DIRECTIONS FOR THIS TASK:
Every line from the one with "California, site 67, 2024-04-05T07:12:46+00:00, 3-frame" through the end of the entries below should be written out exactly; the pictures should not.

[Records from a collection]
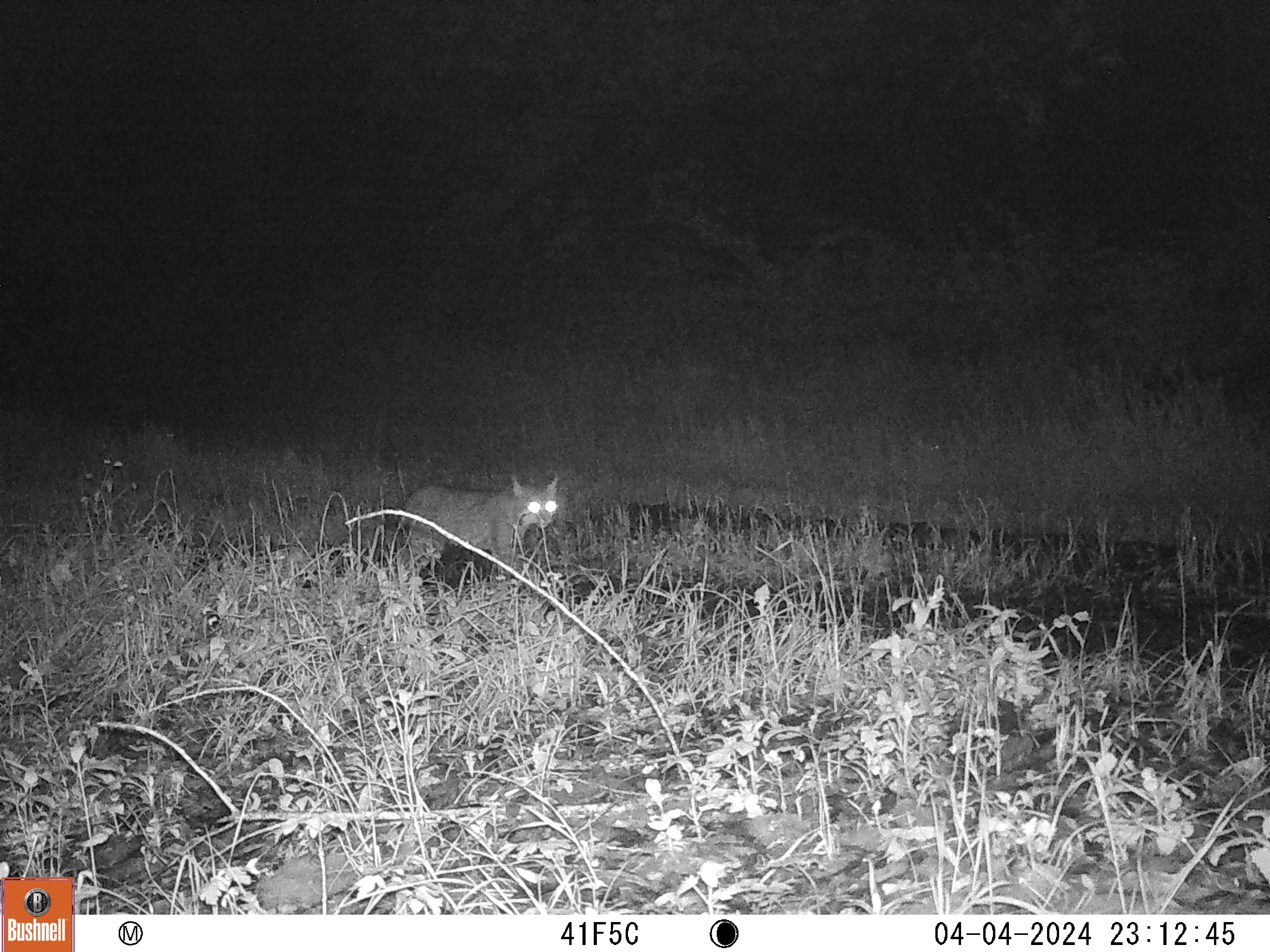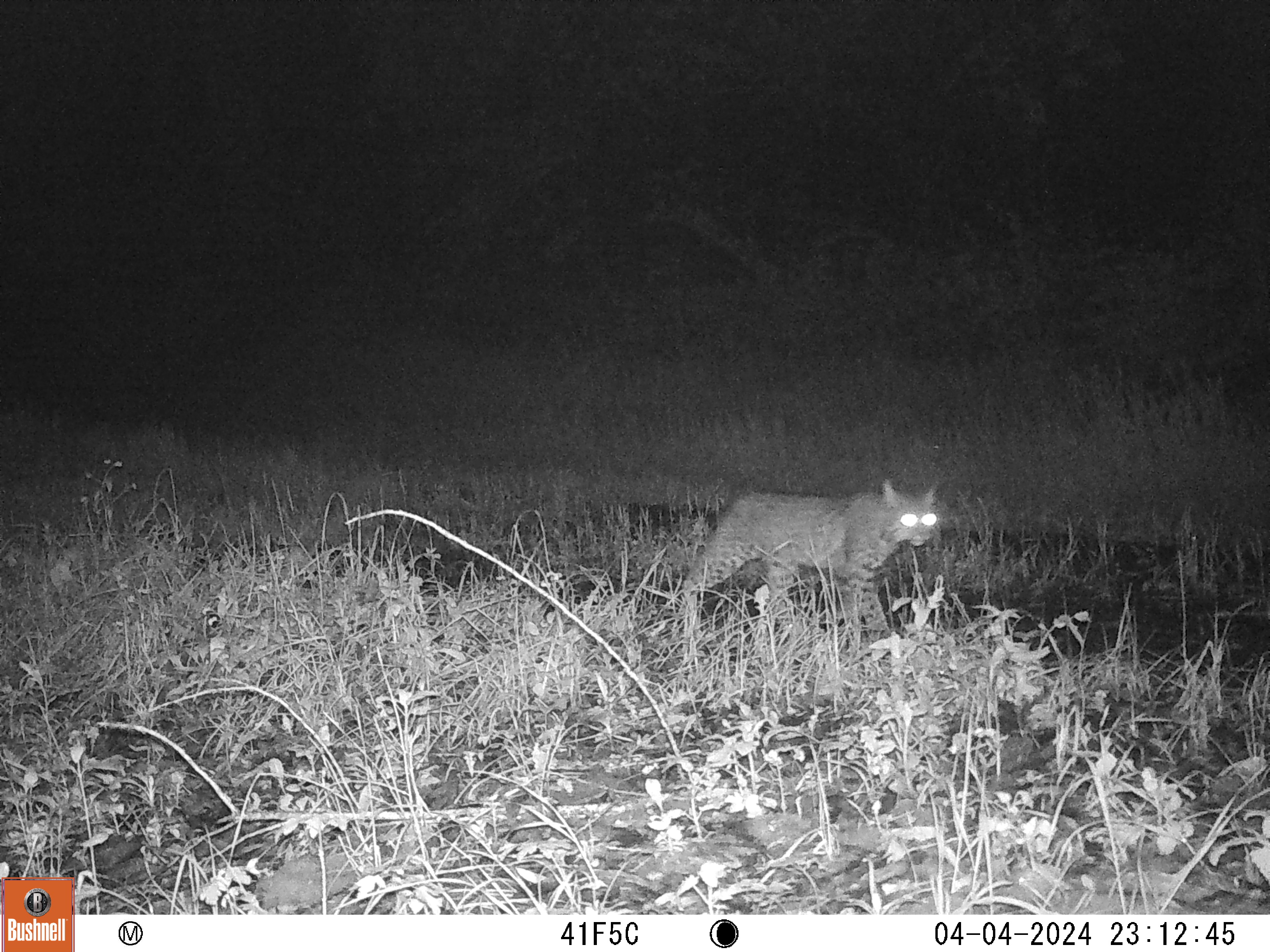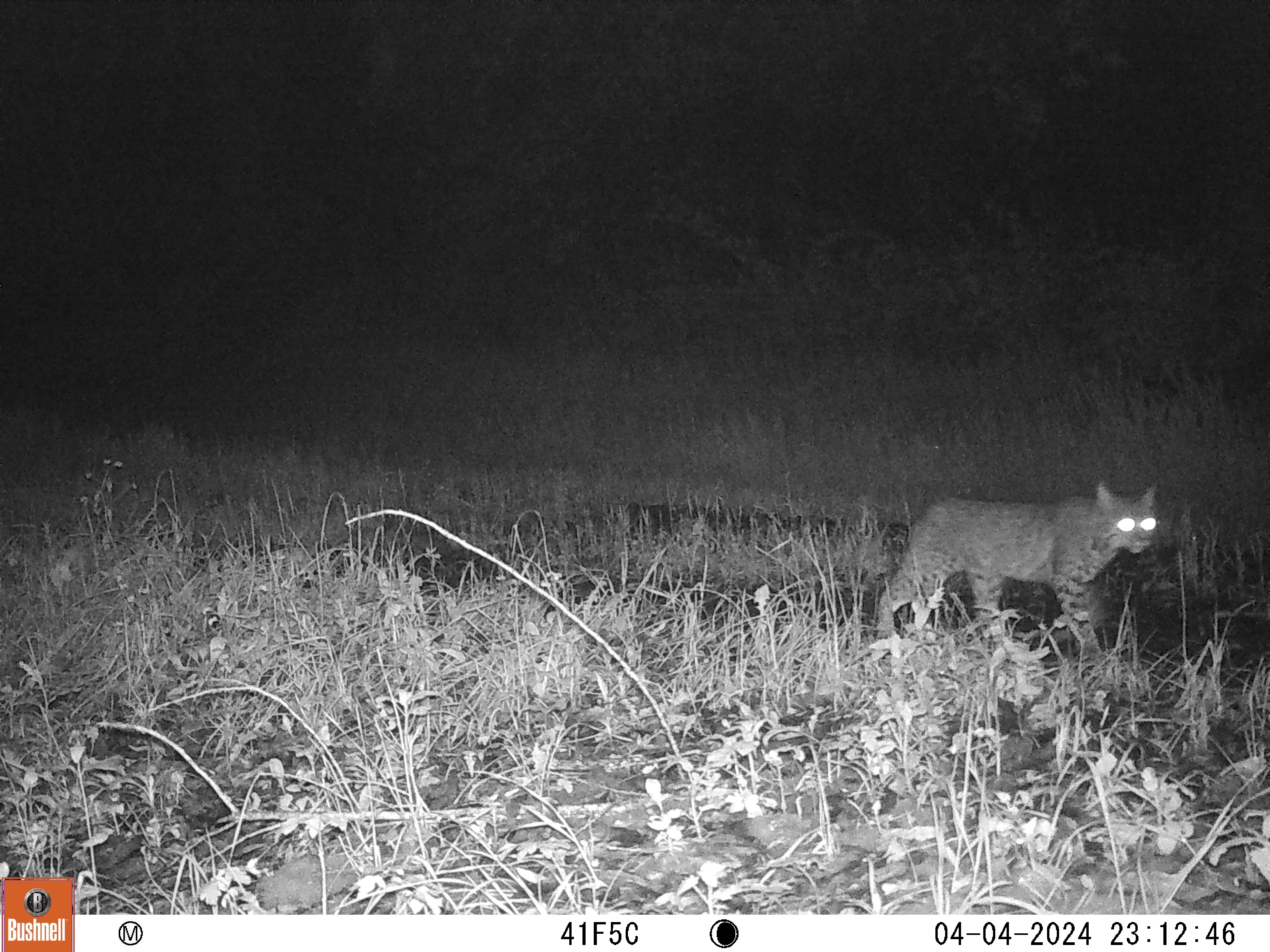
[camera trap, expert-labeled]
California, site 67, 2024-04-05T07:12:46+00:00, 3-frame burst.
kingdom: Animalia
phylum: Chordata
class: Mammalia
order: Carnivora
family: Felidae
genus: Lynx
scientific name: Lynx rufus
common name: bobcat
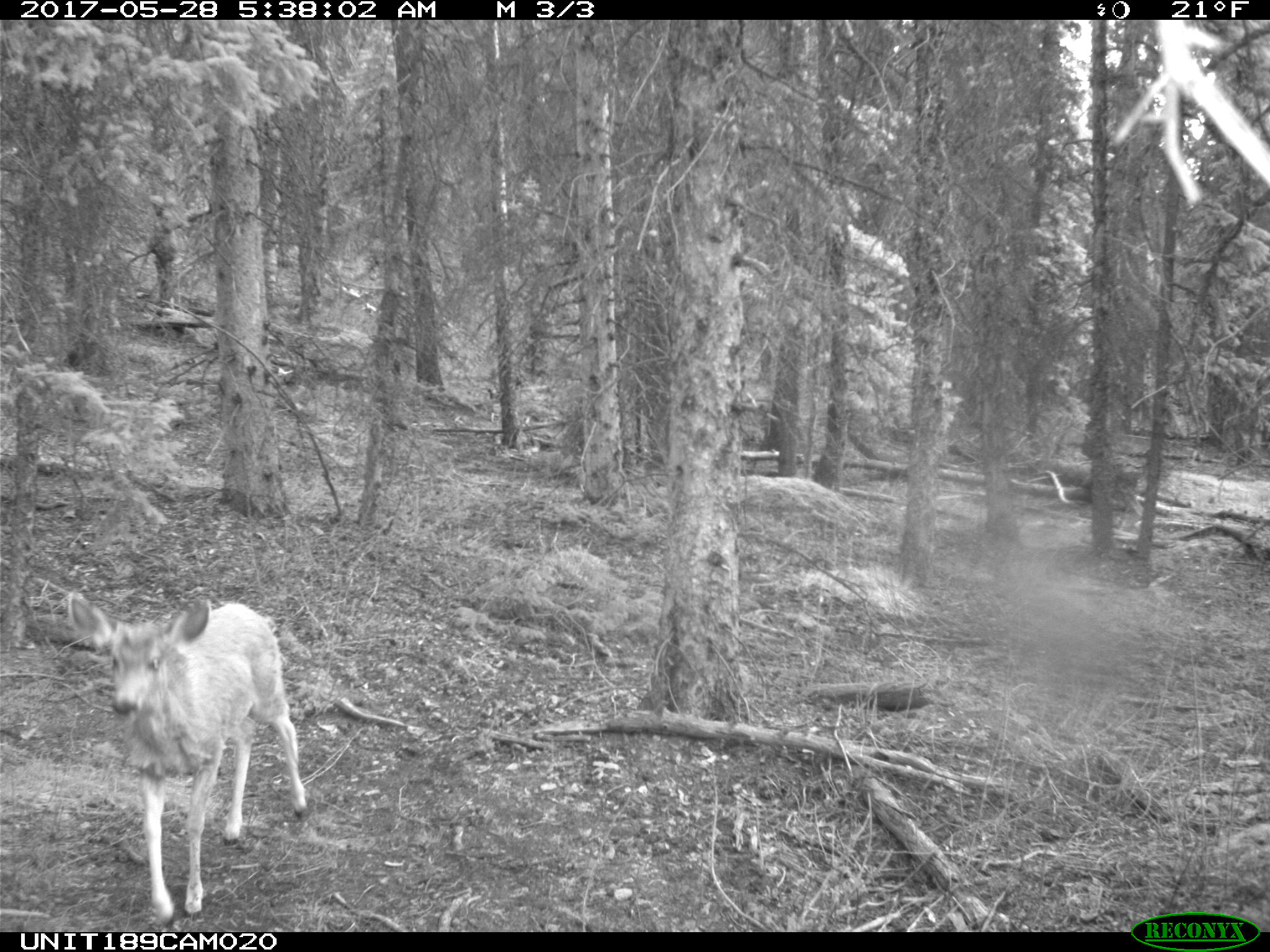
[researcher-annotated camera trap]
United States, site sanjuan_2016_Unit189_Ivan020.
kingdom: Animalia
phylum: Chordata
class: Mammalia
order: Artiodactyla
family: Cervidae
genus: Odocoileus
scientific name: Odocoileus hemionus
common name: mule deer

RESPONSE:
California, site 67, 2024-04-05T07:12:46+00:00, 3-frame burst.
kingdom: Animalia
phylum: Chordata
class: Mammalia
order: Carnivora
family: Felidae
genus: Lynx
scientific name: Lynx rufus
common name: bobcat
[researcher-annotated camera trap]
United States, site sanjuan_2016_Unit189_Ivan020.
kingdom: Animalia
phylum: Chordata
class: Mammalia
order: Artiodactyla
family: Cervidae
genus: Odocoileus
scientific name: Odocoileus hemionus
common name: mule deer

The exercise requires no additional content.